Lighthouse is out of Bloods.

Anyone know an alternate we can get them from at night?

Leaving too early to get in the AM...

Thanks!


----------



## Dixie719 (May 12, 2003)

HC56,

I got mine at Ocean's East. Try there or at Long Pointe right around the corner from ya! 

Long Pointe had some Bigguns last time I got them from there. 

Ocean's East last night were average size.

Dixie

P.S. Not one Spot or croaker today off of Bloods, just the Pups!


----------



## HighCap56 (Oct 21, 2003)

*Checked them all*

Struck out - Everyone sold out. Lighthouse is getting their shipment at 11:30 tonight, but I'll be in the sack by then.

Bubba's has some, but they just closed the door and would NOT stay even one minute late to sell them to me. 

Maybe SB will have some in the AM.. If not, then mullet is the flavor of the day!


----------



## the rhondel (Feb 6, 2003)

HighCap56: Call your closest Walmart....the R


----------



## rattler (Jul 3, 2004)

try farmfresh....i got 2 10packs ....med size...$6.99>>>per bag


----------



## Dyhard (Oct 24, 2002)

*Blood worms*

MAN!! I PAID $11.00 for a dozen large ones, so I took them fishing with me and the wife (she LOVES fishing). Came home with 20 Spots, none smaller 3/4 pound, 5 citations up to 1-1/4 pounds.
Filleted and skinned all. She is a very good fish cleaner!
We could not eat all of 4 that were cooked so we've got left overs. MMMMMMM!


----------



## cuzdave (Jan 8, 2004)

I bought some last night at Lynnhaven Pier; $8.50 for one dozen. Looks like the bait shops close up by 8pm.


----------



## nemo (Jun 16, 2004)

Light House had some nice (very big) worms this morning 9/25/2004


----------



## HighCap56 (Oct 21, 2003)

*Sandbridge*

The store at SB had some this morning for $7 and I would call them "medium" size.

Not a bad price either.

Lynnhaven was out when I went there last night and my Farm Fresh does not stock them.
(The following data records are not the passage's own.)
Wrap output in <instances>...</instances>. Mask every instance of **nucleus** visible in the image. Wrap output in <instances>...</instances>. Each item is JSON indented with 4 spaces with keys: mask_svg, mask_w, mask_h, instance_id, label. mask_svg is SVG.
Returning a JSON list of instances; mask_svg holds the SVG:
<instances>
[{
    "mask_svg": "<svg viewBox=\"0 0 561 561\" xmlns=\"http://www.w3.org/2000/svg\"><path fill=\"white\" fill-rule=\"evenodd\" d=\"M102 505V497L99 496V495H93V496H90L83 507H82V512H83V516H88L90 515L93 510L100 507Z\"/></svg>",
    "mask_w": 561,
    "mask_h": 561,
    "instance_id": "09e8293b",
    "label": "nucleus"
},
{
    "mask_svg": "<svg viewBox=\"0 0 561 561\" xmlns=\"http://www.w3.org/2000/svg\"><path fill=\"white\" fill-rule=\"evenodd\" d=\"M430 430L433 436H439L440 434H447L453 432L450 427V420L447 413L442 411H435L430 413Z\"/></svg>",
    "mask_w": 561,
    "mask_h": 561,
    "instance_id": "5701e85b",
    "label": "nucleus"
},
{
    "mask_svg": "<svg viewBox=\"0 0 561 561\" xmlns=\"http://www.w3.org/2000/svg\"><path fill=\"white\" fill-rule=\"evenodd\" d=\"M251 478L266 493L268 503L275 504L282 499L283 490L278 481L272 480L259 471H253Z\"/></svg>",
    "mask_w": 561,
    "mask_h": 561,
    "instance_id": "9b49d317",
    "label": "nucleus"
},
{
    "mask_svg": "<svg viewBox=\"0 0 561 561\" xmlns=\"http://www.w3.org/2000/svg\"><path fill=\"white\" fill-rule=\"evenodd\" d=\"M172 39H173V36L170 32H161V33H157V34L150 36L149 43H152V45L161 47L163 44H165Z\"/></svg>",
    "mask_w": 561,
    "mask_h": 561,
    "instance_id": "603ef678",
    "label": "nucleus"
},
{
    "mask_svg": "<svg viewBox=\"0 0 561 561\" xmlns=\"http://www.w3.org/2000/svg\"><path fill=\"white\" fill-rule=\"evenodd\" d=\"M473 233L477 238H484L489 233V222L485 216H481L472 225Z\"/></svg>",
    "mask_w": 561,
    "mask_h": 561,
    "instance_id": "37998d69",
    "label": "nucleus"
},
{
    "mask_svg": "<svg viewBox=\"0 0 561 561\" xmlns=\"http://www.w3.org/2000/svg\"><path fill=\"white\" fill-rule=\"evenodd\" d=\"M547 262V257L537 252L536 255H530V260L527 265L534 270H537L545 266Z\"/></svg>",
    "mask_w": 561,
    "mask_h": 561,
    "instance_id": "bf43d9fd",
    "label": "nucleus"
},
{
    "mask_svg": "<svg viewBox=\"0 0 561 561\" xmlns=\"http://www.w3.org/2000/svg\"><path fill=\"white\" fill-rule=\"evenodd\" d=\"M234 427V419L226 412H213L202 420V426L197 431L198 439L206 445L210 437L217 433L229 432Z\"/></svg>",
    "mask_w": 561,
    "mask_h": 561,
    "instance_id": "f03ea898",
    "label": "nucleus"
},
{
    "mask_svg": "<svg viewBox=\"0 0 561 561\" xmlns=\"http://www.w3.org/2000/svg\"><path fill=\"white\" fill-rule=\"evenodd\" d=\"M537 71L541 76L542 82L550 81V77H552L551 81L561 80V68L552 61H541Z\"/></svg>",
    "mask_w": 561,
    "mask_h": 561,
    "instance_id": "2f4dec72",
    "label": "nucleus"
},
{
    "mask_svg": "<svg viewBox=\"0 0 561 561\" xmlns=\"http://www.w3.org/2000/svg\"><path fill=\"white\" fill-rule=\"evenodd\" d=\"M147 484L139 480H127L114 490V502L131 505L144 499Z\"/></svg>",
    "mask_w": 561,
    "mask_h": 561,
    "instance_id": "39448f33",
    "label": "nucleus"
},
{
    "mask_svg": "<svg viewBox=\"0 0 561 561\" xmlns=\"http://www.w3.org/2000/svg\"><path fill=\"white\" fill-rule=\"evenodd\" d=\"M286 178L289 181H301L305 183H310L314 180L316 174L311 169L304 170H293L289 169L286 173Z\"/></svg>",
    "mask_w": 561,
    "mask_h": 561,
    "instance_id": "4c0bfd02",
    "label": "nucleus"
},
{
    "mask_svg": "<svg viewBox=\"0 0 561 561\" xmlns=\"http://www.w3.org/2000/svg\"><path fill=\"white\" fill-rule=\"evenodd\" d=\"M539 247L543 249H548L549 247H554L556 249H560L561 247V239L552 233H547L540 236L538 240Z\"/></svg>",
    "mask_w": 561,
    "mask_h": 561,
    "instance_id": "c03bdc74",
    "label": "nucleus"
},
Next time I will buy them well in advance, but surprisingly, very few fish hit on them today.


----------



## Rockstar (Jun 23, 2004)

K-Mart on Laskin Rd. if all else fails. 5.99 for bloodworms, and 2.99 for nightcrawlers (which in my opinion work just as good as bloodworms, maybe even better in some cases.).. they also usually have squid and shrimp.


----------



## Rockstar (Jun 23, 2004)

while we're on the subject, where can you get sandworms??? can't say i've ever seen 'em here.


----------



## Fishman (Apr 23, 2000)

StillSkatin said:


> while we're on the subject, where can you get sandworms??? can't say i've ever seen 'em here.



Try Lighthouse Tackle they had some about a week ago.


----------